When a doctor is trying to figure out what type of wrist or hand injury you might have, they consider a long list of possibilities that could cause symptoms similar to a regular wrist fracture. These can include:
- Colles’ fracture (a break in the bone at the end of the arm, near the wrist)
- Smith’s fracture (a fracture at the same location as Colles’ fracture, but the bone affects points in the opposite direction)
- Barton fracture (a fracture at the wrist involving a dislocation)
- Chauffeur’s fracture (also known as a radial styloid fracture, an injury to the bone on the thumb side of the wrist)
- Isolated distal radial fracture (a break in the larger bone of the forearm, close to the wrist)
- Both bone fracture (a break in both the ulna and radius bones in the forearm)
- Scaphoid fracture (a break in one of the small bones in the wrist)
- Scaphoid dislocation (when this same small wrist bone gets moved out of place)
- Distal radioulnar joint dislocation (when the joint between the two forearm bones at the wrist gets dislocated)
- Carpal ligamentous disruption (an injury to the ligaments in the wrist)
- Die-punch fracture (a break in the end of the radius bone in the wrist)
- Proximal metacarpal fracture (a break in the long bones in the hand near the wrist)
- Monteggia fracture (a fracture of the ulna bone in the forearm with dislocation of the wrist)
- Galeazzi fracture (a break in one forearm bone, with dislocation of the wrist bone)
- Greenstick fracture (a partial break in the bone common in children)
- Torus or buckle fracture (where the bone buckles rather than breaks)
- Salter-Harris fracture (a break at the end of children’s long bones that affects the growth plate)
The doctor will thoroughly examine the injury and may also order some tests to correctly identify the type of fracture or injury.
What to expect with Distal Radius Fractures
Simple fractures at the end of the radius bone in the arm usually heal well without any lasting complications. However, more complicated fractures can have a variety of outcomes that depend on several factors. These complicated fractures have a higher risk of not healing correctly or at all, and can lead to decreased function in the joint, nerve-related pain, a specific kind of pain disorder called complex regional pain syndrome, and arthritis caused by an injury.

Work request: Render this sentence from the passage on wrist fractures in Spanish: "The doctor will thoroughly examine the injury and may also order some tests to correctly identify the type of fracture or injury." The listing has no connection to the passage on wrist fractures.

Record extracts:
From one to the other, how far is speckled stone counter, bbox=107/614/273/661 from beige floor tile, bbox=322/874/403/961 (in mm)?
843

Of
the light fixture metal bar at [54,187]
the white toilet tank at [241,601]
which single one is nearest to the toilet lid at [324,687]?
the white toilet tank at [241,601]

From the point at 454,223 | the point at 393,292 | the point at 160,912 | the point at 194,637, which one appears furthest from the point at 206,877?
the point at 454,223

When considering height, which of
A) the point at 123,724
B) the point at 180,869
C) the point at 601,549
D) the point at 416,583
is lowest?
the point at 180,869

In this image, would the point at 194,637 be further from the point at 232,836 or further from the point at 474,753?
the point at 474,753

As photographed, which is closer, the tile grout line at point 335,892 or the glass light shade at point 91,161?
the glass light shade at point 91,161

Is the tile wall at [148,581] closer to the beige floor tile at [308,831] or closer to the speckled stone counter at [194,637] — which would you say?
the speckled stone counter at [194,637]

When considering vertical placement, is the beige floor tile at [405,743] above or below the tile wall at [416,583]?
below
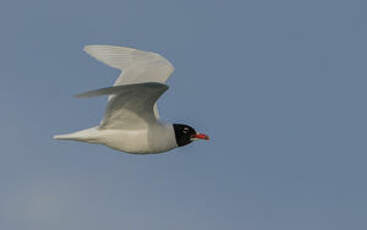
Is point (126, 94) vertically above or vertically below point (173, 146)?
above

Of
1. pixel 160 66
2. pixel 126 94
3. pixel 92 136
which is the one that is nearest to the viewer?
pixel 126 94

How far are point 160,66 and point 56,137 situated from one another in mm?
3072

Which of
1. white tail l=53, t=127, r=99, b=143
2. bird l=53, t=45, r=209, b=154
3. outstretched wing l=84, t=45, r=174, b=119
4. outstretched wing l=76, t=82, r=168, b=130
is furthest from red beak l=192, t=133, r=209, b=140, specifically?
white tail l=53, t=127, r=99, b=143

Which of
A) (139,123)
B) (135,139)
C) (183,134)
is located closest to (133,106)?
(139,123)

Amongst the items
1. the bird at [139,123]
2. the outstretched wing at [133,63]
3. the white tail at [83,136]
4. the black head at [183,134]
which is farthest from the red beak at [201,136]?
the white tail at [83,136]

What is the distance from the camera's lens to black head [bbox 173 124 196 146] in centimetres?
1900

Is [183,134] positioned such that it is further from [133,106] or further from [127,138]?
[133,106]

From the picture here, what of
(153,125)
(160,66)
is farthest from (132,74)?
(153,125)

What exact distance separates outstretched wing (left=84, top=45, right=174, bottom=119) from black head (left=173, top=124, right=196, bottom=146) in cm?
87

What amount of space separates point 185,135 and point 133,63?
2381mm

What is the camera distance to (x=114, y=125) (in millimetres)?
18344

Solution to this exercise: El médico examinará minuciosamente la lesión y también podrá solicitar algunas pruebas para identificar correctamente el tipo de fractura o lesión.